─── TEXT EXCERPT ───
More importantly, Ankara believes that supporting the YPG in the fight against DAESH is not a well-designed political or military strategy and is also a main strategic pitfall for the future of the Syrian crisis and the U.S. and Turkey’s long-standing strategic cooperation. The shortcomings of this strategy are that DAESH will not be defeated completely, the Assad regime is more powerful with Russia involved in Syria, the Syrian opposition is losing its belief in Western powers and the PYD and PKK poses a threat to Turkey. In addition to the security and political outcomes of this strategy, more refugees from the Syrian civil war will knock on Europe’s doors. Articulated as such, the U.S.’s military and political engagement with the YPG will eventually be the main driving force behind mass human migration toward Europe.
─── RAW DATA ───
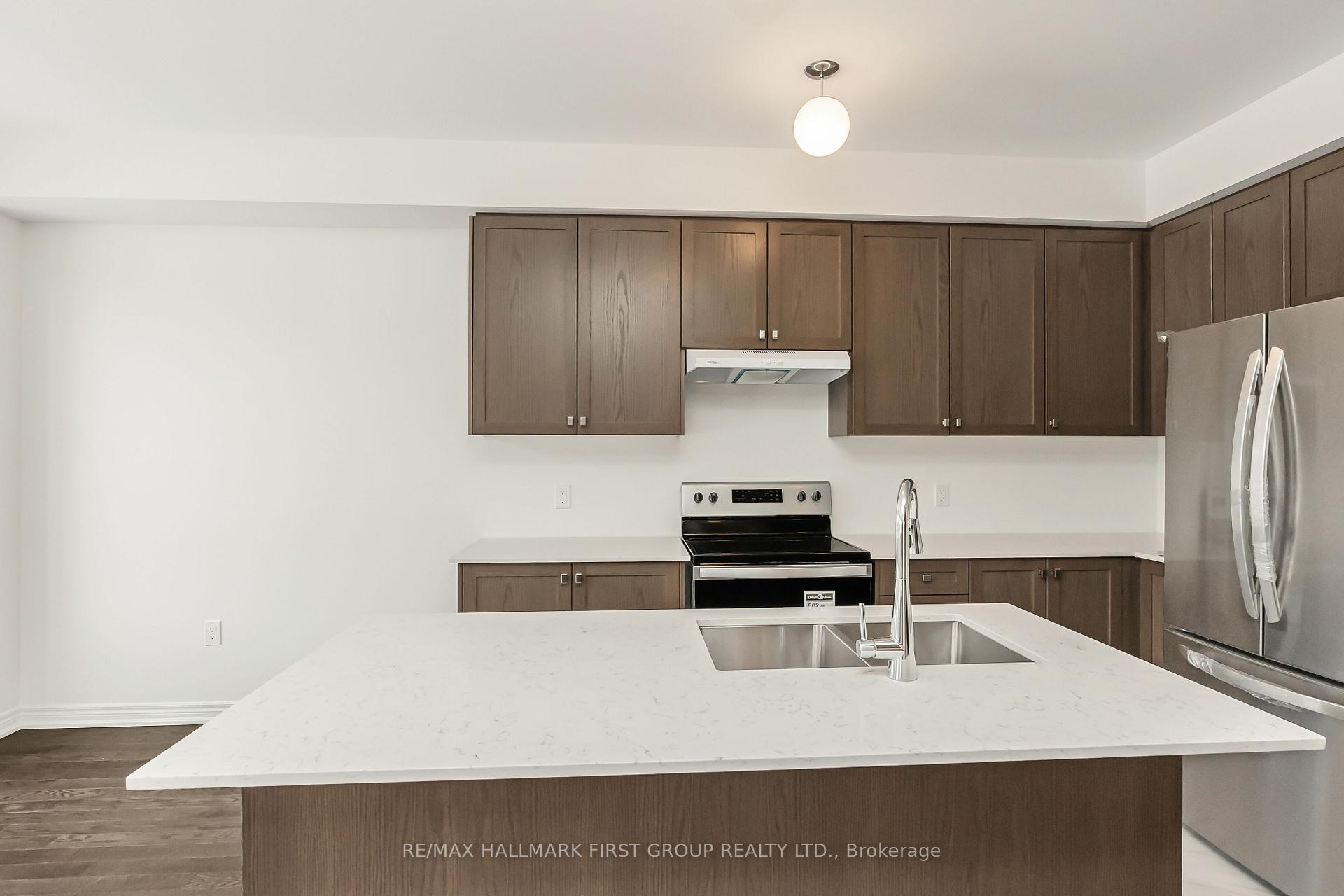 Photo 9 of 1278 Talisman Manor, Pickering, Rural Pickering — HOMEH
───
Would you return the full passage on Ankara's objections to U.S. support for the YPG without changing a word?

- TASK RESPONSE:
More importantly, Ankara believes that supporting the YPG in the fight against DAESH is not a well-designed political or military strategy and is also a main strategic pitfall for the future of the Syrian crisis and the U.S. and Turkey’s long-standing strategic cooperation. The shortcomings of this strategy are that DAESH will not be defeated completely, the Assad regime is more powerful with Russia involved in Syria, the Syrian opposition is losing its belief in Western powers and the PYD and PKK poses a threat to Turkey. In addition to the security and political outcomes of this strategy, more refugees from the Syrian civil war will knock on Europe’s doors. Articulated as such, the U.S.’s military and political engagement with the YPG will eventually be the main driving force behind mass human migration toward Europe.